▶ WHAT YOU NEED TO DO: Each line below containing the word "site" needs to be shown.
BEGIN LISTED ENTRIES
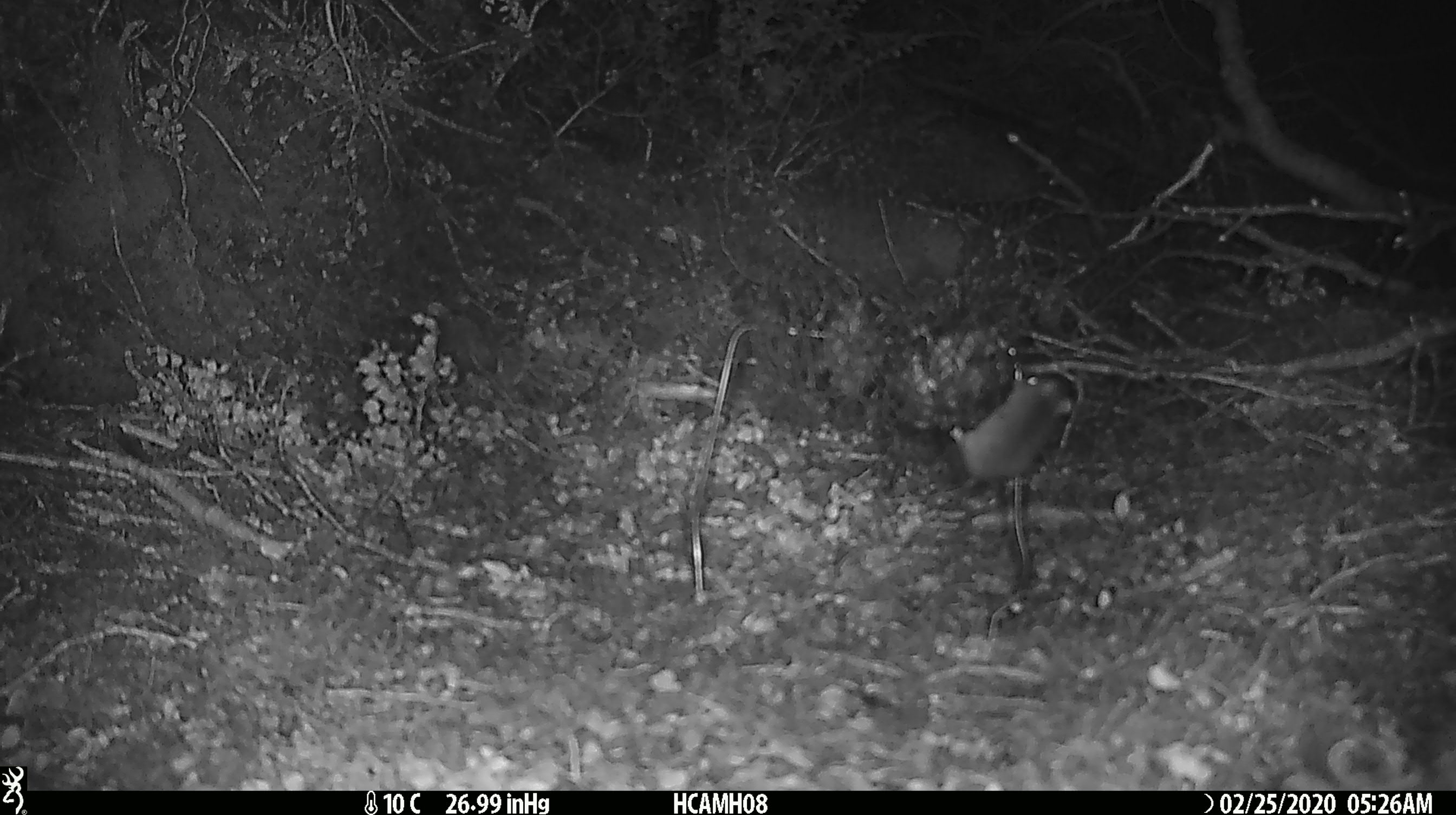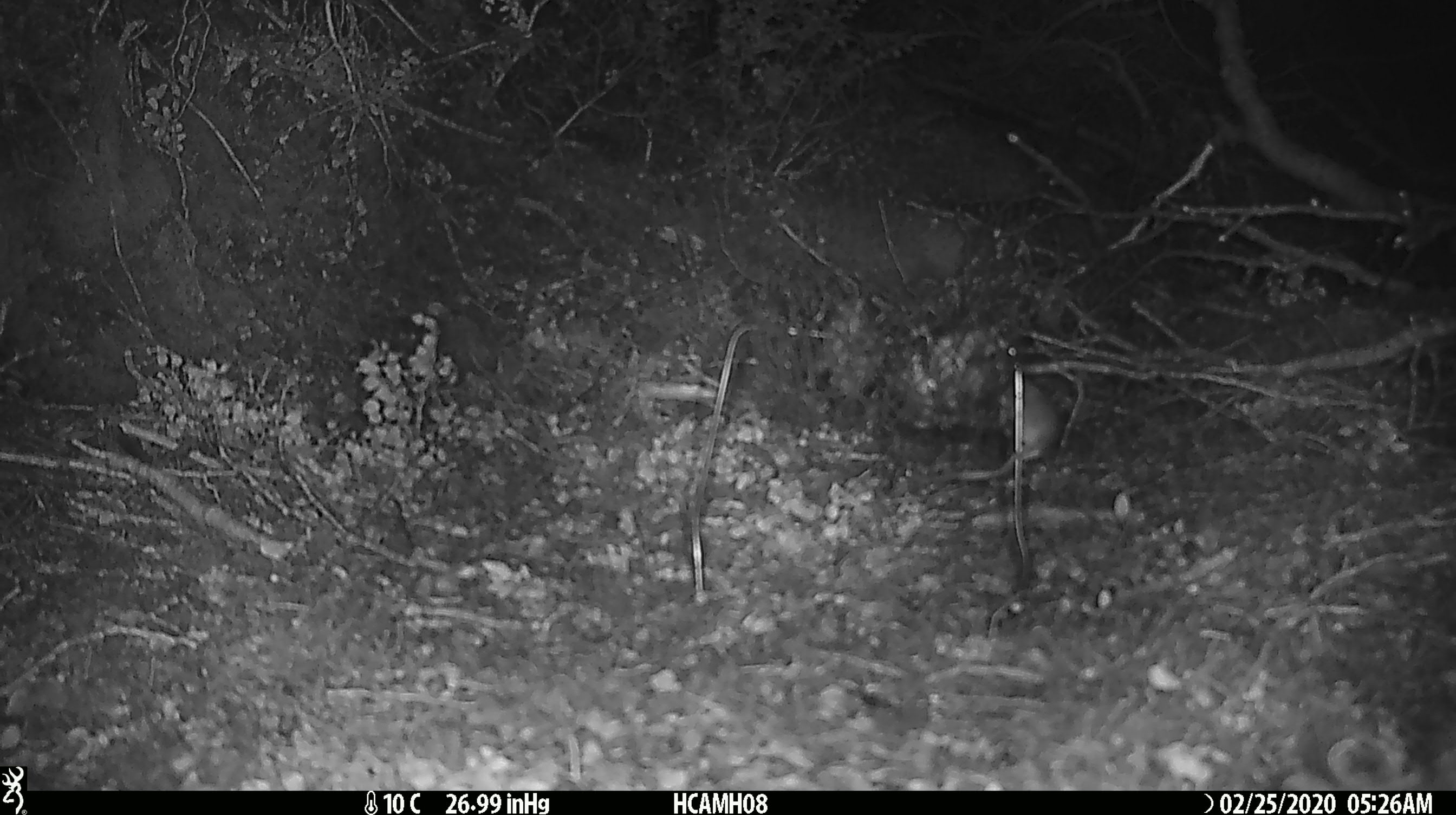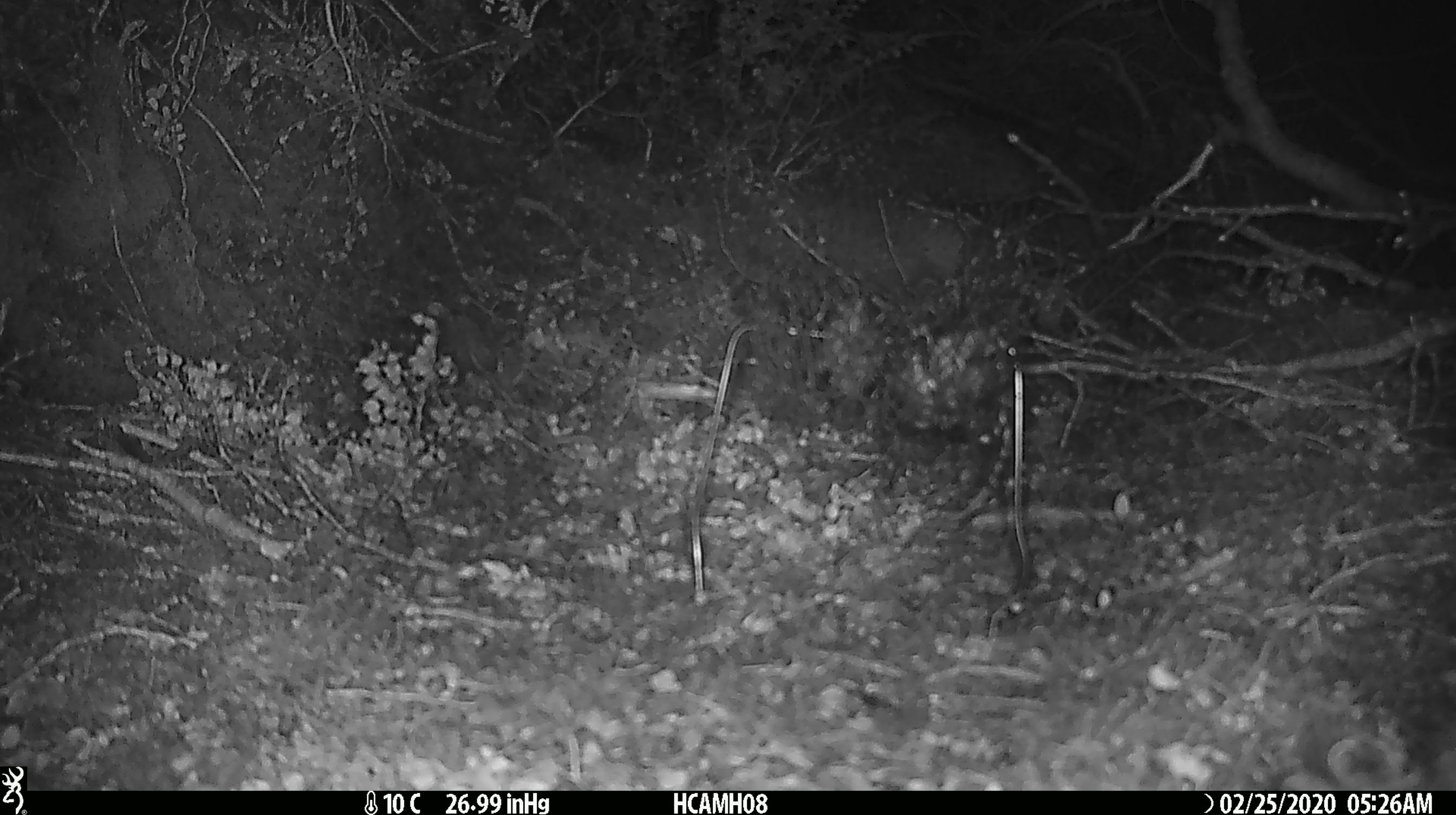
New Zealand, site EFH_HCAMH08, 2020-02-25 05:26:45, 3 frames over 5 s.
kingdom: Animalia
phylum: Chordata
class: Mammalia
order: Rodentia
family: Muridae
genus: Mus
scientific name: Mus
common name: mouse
END LISTED ENTRIES
BEGIN LISTED ENTRIES
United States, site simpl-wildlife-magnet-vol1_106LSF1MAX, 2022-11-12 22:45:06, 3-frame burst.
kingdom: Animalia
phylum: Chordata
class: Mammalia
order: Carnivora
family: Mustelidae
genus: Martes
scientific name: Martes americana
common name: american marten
END LISTED ENTRIES
▶ TASK RESPONSE:
New Zealand, site EFH_HCAMH08, 2020-02-25 05:26:45, 3 frames over 5 s.
United States, site simpl-wildlife-magnet-vol1_106LSF1MAX, 2022-11-12 22:45:06, 3-frame burst.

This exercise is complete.